- [Do this] Please edit the records starting at the line that contains "How far does the protective" and ending at the end of the records, replacing "red awning" with "red canopy" and keeping everything else the same. Give back only those lines.

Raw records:
━━━━━━━━━━━━━━━━━━━━
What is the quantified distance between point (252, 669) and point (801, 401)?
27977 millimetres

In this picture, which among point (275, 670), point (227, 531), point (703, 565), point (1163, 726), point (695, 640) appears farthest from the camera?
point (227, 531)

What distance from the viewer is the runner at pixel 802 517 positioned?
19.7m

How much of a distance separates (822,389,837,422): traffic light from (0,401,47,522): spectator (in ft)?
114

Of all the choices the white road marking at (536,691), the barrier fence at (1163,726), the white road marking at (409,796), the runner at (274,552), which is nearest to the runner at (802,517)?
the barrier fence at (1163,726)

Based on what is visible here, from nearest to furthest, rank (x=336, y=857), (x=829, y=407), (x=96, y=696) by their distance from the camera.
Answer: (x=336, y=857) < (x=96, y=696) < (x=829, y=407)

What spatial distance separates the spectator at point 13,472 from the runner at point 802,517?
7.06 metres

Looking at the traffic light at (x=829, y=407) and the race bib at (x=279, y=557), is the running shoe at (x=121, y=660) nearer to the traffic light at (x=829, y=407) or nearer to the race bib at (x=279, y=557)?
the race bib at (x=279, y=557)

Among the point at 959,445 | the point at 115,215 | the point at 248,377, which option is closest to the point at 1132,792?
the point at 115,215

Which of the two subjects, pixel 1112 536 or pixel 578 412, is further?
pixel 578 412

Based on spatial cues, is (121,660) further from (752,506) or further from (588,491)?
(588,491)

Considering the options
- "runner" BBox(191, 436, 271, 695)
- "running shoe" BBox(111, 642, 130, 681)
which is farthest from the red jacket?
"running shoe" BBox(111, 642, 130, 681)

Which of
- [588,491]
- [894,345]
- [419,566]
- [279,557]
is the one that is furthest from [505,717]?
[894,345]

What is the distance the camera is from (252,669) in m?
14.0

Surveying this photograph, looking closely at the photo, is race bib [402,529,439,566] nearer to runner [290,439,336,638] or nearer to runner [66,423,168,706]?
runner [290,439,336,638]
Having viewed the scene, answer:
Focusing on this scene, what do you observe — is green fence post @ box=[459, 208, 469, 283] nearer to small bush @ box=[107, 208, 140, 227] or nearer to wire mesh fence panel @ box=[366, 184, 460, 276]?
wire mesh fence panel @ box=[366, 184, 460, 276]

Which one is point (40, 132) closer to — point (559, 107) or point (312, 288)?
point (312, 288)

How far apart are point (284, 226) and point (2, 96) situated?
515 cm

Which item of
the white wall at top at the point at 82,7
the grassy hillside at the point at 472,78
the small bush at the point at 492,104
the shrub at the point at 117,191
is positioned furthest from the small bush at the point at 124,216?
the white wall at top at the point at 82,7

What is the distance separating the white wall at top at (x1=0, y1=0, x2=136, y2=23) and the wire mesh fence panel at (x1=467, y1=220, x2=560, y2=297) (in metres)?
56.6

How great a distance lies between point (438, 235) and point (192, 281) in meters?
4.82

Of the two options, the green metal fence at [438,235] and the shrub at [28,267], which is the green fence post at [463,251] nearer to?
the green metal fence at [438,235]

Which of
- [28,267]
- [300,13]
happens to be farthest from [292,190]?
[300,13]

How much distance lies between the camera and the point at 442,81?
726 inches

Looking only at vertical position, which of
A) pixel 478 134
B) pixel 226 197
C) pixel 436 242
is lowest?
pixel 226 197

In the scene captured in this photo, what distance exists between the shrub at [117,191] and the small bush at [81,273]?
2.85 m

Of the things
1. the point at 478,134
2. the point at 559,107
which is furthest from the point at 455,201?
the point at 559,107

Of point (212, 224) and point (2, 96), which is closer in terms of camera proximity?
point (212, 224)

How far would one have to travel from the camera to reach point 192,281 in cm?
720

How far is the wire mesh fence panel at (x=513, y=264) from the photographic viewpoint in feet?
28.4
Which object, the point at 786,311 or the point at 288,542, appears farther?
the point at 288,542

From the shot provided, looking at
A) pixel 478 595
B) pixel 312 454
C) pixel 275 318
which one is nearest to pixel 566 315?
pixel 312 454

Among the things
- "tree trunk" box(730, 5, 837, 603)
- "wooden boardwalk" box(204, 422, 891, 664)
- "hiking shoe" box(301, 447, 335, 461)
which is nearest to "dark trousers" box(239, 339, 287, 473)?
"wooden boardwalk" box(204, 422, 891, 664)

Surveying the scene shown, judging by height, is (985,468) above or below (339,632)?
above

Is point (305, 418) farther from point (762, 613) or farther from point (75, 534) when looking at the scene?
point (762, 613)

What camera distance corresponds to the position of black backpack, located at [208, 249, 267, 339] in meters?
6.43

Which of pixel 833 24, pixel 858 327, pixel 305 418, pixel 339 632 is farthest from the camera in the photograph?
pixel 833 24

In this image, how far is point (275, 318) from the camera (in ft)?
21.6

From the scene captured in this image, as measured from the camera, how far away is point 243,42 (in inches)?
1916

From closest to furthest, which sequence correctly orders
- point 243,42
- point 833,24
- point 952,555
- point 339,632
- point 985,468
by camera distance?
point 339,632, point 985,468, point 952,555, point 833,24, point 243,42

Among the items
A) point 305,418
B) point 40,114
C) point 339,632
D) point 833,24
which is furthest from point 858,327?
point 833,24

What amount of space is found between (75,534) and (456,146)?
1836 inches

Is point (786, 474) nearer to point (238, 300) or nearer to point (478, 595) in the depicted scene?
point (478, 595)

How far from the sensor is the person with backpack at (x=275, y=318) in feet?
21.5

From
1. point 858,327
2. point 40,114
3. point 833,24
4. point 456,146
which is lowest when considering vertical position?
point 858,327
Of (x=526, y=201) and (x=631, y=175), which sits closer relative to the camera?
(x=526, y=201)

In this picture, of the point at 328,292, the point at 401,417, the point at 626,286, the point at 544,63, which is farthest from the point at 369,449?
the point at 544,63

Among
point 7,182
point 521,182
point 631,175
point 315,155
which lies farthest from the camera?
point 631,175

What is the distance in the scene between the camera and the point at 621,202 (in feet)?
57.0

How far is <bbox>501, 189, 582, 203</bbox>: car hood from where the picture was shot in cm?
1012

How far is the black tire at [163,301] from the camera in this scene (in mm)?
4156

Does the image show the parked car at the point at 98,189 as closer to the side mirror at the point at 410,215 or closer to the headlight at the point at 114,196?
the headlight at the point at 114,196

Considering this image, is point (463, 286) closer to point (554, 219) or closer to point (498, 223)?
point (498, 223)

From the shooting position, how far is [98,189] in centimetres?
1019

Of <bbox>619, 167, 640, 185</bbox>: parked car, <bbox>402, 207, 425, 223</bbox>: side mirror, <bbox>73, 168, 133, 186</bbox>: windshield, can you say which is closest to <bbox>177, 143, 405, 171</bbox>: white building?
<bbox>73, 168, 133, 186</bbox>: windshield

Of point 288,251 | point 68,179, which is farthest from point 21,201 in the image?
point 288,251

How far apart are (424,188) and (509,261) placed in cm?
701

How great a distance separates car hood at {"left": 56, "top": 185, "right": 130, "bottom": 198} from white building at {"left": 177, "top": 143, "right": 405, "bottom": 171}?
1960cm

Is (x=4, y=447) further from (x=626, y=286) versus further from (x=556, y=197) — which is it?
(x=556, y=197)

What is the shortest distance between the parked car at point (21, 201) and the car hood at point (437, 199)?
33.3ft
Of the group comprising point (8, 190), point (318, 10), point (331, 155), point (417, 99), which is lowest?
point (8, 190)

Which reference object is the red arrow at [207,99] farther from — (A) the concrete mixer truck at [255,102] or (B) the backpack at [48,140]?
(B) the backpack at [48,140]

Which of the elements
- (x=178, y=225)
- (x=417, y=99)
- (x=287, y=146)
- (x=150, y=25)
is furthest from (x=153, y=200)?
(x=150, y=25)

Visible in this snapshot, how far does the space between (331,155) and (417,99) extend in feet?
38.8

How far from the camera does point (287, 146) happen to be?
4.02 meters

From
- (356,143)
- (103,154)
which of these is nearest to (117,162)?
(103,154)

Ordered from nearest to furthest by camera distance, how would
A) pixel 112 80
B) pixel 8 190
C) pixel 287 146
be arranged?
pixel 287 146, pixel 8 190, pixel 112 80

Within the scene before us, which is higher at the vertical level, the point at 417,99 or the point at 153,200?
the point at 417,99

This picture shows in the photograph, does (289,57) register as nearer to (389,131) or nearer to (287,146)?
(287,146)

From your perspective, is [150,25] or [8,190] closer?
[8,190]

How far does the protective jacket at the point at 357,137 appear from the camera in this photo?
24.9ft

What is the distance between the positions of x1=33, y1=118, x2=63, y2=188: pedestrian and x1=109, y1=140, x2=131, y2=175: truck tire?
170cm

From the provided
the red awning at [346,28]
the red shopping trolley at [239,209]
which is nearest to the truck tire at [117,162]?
━━━━━━━━━━━━━━━━━━━━
- [Written response]
How far does the protective jacket at the point at 357,137 appear from the camera in this photo?
24.9ft

What is the distance between the positions of x1=33, y1=118, x2=63, y2=188: pedestrian and x1=109, y1=140, x2=131, y2=175: truck tire?
170cm

From the provided
the red canopy at [346,28]
the red shopping trolley at [239,209]
which is nearest to the truck tire at [117,162]?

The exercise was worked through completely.